0% reported having a fully integrated ERP-connected eCommerce site, highlighting how challenging it is to connect ERP logic to traditional eCommerce platforms.

What Is Your Biggest Challenge With eCommerce Today?

As for challenges, respondents identified:
44% – reducing manual entry and admin work
24% – integration complexity or cost
16% – improving customer experience
12% – maintaining accurate data and pricing
4% – managing inventory and order visibility

Combined, these results offer a clear picture: ERP-run organizations face unique constraints when bringing their business online. Below are the top 10 challenges, explained in depth, that both B2B and B2C companies encounter when their digital systems do not align with their ERP.

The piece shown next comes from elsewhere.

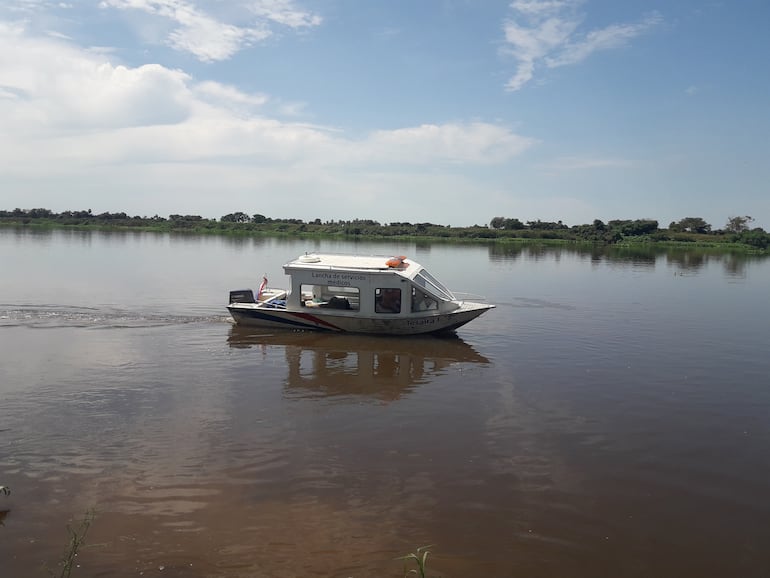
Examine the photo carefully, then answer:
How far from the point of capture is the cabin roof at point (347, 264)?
19.5 meters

1. A Significant Portion of Businesses Still Have No eCommerce Presence

That 58% of respondents have no eCommerce site reinforces how challenging digital adoption can be for ERP-centric organizations. Unlike standard retail businesses, ERP-run operations must replicate complex back-end logic, such as contract pricing, discount structures, tax rules, warehouse allocations, and fulfillment workflows, all of which are difficult to recreate in traditional eCommerce systems. Standard eCommerce platforms typically do not replicate these intricacies well, which leaves businesses fearing costly customizations or operational disruptions.

For both B2B and B2C, not having an online channel limits growth. B2B customers increasingly expect self-service ordering and account visibility, while B2C customers expect to transact instantly. Without eCommerce, businesses are forced to rely heavily on phone orders, email requests, and sales reps, all of which slow down scaling efforts.

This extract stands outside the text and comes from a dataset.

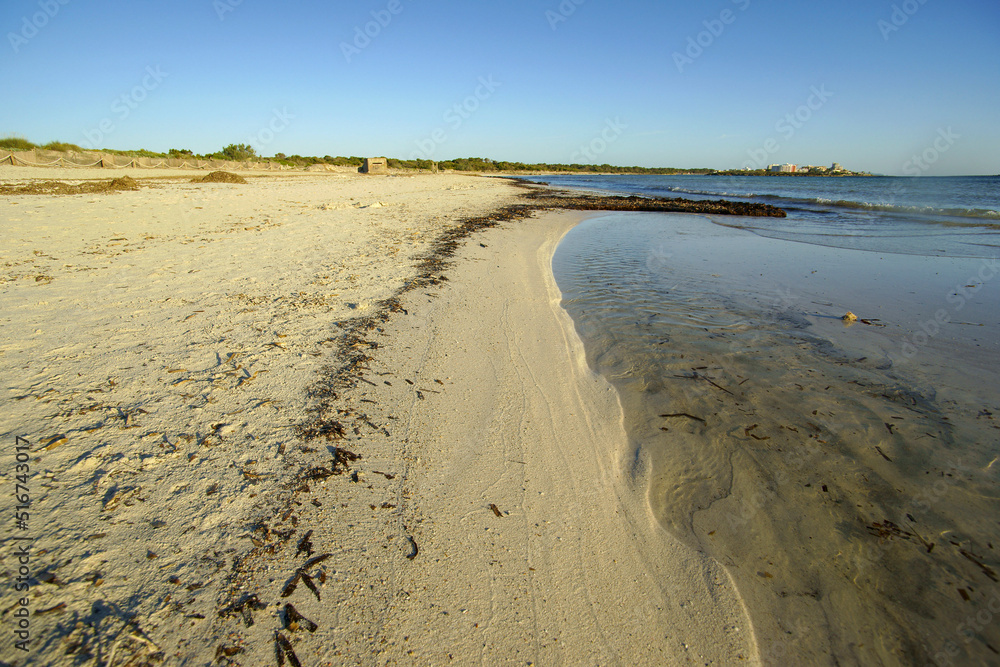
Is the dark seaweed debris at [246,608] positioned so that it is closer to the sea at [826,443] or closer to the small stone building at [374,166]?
the sea at [826,443]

2. Manual Data Entry Overwhelms Teams and Increases Costs

For both B2B and B2C operations, manual entry has a compounding effect on workload and accuracy. When orders placed online do not flow directly into the ERP, someone must re-key them, sometimes hundreds per day. This is particularly painful for B2B organizations where orders often include multiple line items, negotiated pricing, and customer-specific terms. Every manual touch introduces the possibility of errors, which leads to returns, credits, and customer frustration. Because ERP-run companies manage more complex orders, pricing rules, and customer-specific terms, manual entry becomes exponentially harder compared with simpler retail environments.

Even for B2C businesses, manual work creates hidden costs: slower order processing, delayed fulfillment, and the inability to scale order volume without hiring more administrative staff. With 44% of webinar respondents highlighting manual entry as a major challenge, it’s clear that incomplete data flow is one of the biggest barriers to digital growth.

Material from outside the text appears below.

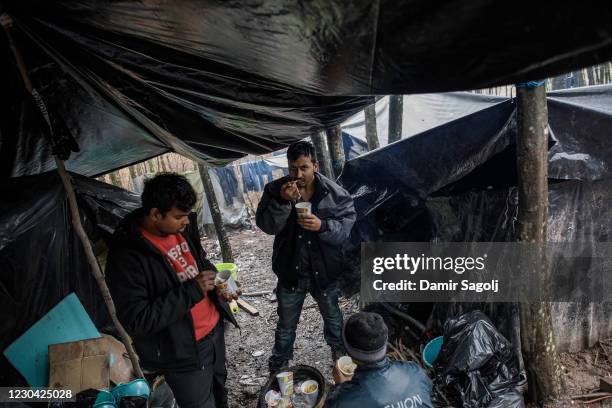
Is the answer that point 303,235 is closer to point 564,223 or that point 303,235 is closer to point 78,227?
point 78,227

3. Real-Time Inventory and Order Visibility Is Difficult Without ERP-Driven Syncing

Visibility is essential for both sides of commerce. B2C buyers expect accurate stock counts to avoid placing orders for items that are unavailable. B2B buyers rely on precise stock levels to forecast purchasing, plan replenishments, and manage downstream commitments to their own customers. But 4% of respondents indicated they struggle with inventory and order visibility, a predictable outcome when eCommerce platforms rely on batch updates or outdated snapshots of ERP data.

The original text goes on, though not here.